Prospectuses have been issued showing the eligibility of the plan, and the position in which the trade and general intercourse of the town will be placed if unprovided with those facilities of cheap and expeditious conveyance enjoyed by other large towns; and when it is considered that a great portion of the provisions which supply the thickly-populated neighbourhoods of Wolverhampton, Bilston, Birmingham, &c. are purchased at our weekly markets and monthly fairs, and the deficient and expensive means of transit on this line, a Railway would produce incalculable benefit to the town by an increased traffic, and thereby contribute to reinstate it in that important situation which it once held as the Emporium of North Wales.
The chief manufactories at present are the extensive concern of Messrs. Marshall for thread and linen yarns, three iron foundries, and Messrs. Jones and Pidgeon’s for tobacco and snuff. The vicinity being a good barley country, the malting business is carried on to a considerable extent, and divided among sixty maltsters. Glass-staining has been brought to the highest state of perfection in this town, completely disproving assertions made some few years since that the powers of this ancient science had then extended almost beyond the hope of eventual excellence. The gothic chain, however, which for so long a period had confined the mystery of this beautiful art, once, indeed, considered as entirely lost, has been effectively broken by our townsman, Mr. D. Evans, of whose productions our churches and many other ecclesiastical buildings and noblemen’s mansions in different parts of the kingdom afford specimens, contending in effect with some of the finest works of the ancient masters.
Among the delicacies for which our town is so deservedly celebrated may be mentioned a most delicious Cake, [204] of which but few strangers in passing through fail to partake, especially if they have read the encomium of the poet Shenstone:
“For here each season do these cakes abide,
Whose honoured names th’ inventive city own,
Rend’ring through Britain’s isle Salopia’s praises known.”
Shrewsbury Cakes appear to have been presented to distinguished personages on their visit to this town as early as the reign of Elizabeth; and when their Royal Highnesses the Duchess of Kent and the Princess Victoria arrived here in 1832, they were graciously pleased to accept a box of them from the Mayor.
The Simnel made here is much admired, and great quantities of this kind of cake are prepared about the season of Christmas and Lent. The word is supposed to have been derived from the Latin simila, signifying fine flour; but the common tradition fixes its origin to a dispute between a man named “Simon” and his wife “Nell.” One of them was desirous that the plum pudding should be baked, while the other insisted that it should be boiled: neither party being disposed to yield, it was therefore first boiled and afterwards baked (the processes that it now undergoes), and thus produced Sim-nell. The exterior crust, or shell (enclosing a compound of fruit) is hard, and deeply tinged with saffron.

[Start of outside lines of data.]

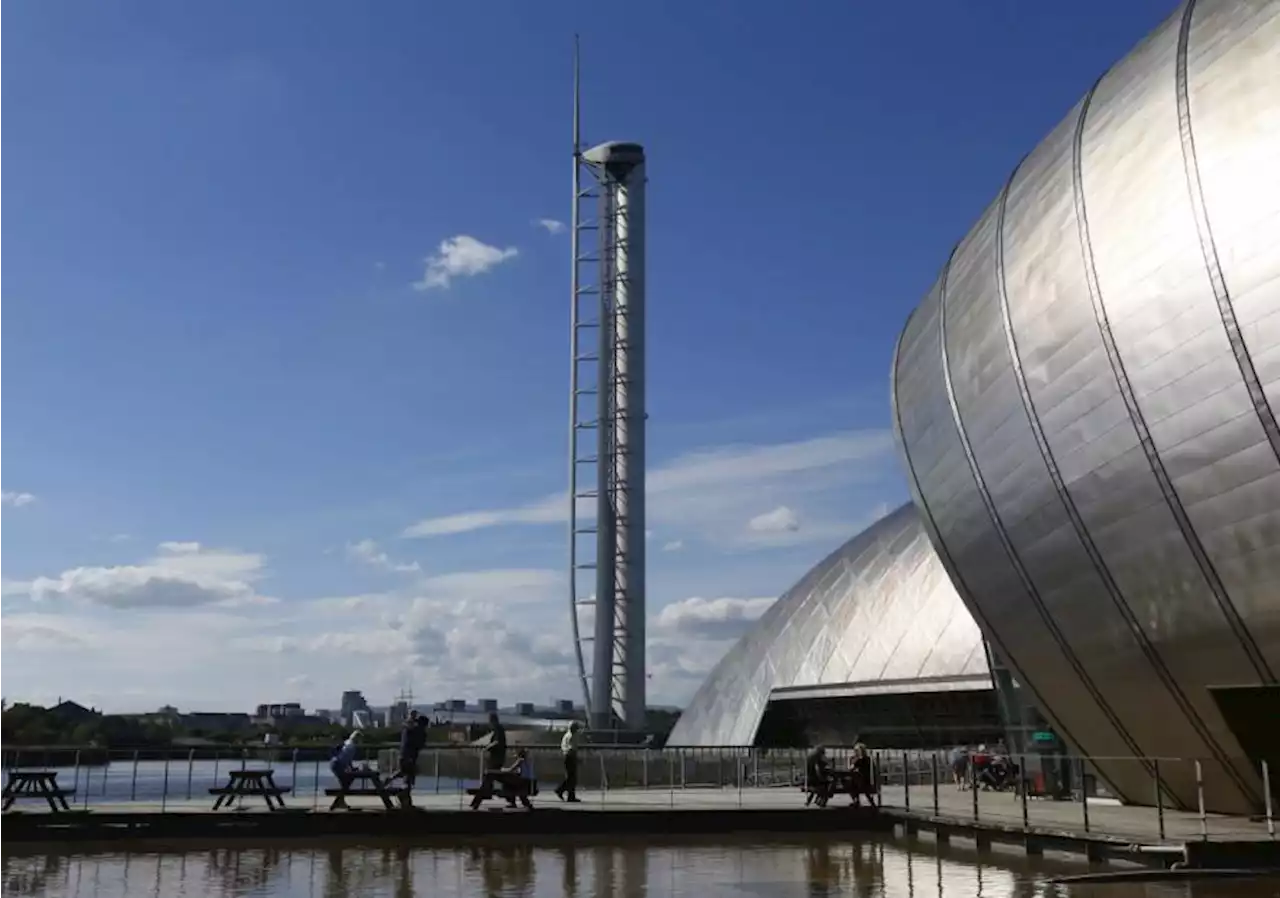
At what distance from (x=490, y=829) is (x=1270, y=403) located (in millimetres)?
12232

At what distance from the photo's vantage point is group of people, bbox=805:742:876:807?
2172 cm

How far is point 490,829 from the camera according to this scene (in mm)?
20156

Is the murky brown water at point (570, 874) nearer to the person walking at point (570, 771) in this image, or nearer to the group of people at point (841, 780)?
the group of people at point (841, 780)

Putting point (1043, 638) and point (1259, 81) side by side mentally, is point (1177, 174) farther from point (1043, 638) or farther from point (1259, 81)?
point (1043, 638)

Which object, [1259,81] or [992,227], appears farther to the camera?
[992,227]

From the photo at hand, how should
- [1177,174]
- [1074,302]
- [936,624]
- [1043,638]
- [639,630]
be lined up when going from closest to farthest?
[1177,174]
[1074,302]
[1043,638]
[936,624]
[639,630]

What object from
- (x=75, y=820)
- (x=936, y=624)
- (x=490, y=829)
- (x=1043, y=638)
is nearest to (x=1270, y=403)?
(x=1043, y=638)

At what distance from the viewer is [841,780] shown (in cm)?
2248

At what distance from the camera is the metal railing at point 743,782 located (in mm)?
17344

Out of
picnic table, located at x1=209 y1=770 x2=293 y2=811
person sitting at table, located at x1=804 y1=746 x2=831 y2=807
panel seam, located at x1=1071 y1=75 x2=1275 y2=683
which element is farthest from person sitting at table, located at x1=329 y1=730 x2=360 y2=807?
panel seam, located at x1=1071 y1=75 x2=1275 y2=683

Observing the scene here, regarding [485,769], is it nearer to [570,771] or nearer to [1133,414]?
[570,771]

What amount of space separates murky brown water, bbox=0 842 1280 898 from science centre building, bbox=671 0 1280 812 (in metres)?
3.41

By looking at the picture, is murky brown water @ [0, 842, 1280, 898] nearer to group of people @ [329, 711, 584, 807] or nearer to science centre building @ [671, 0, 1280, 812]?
group of people @ [329, 711, 584, 807]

The Shrewsbury Brawn is unrivalled, and has lately been patronised by His Majesty William the Fourth. Brawn is a Christmas dish of great antiquity, and may be found in most of the ancient bills of fare for coronations and other great feasts. “Brawn, mustard, and malmsey” were directed for breakfast during the reign of Elizabeth; and Dugdale, in his account of the Inner Temple Revels, states the same directions for that society. It is prepared from the flesh of boars fattened for the purpose.
Shrewsbury Ale has been commended from a remote period. Iolo Goch, the bard of Owen Glendower, eulogises the profusion with which “Cwrw Amwythig,” or Shrewsbury Ale, was dispensed in the mansion of his hero at Sycarth, which he seems to have visited previously to the insurrection of 1400.
In the last century the properties of this beverage were thus extolled:—
“Hops, Water, and Barley, are here of the best,
Your March and October can well stand the test;
The body is plump, and the visage ne’er pale,
That imbibes, or is painted, with Shrewsbury Ale.”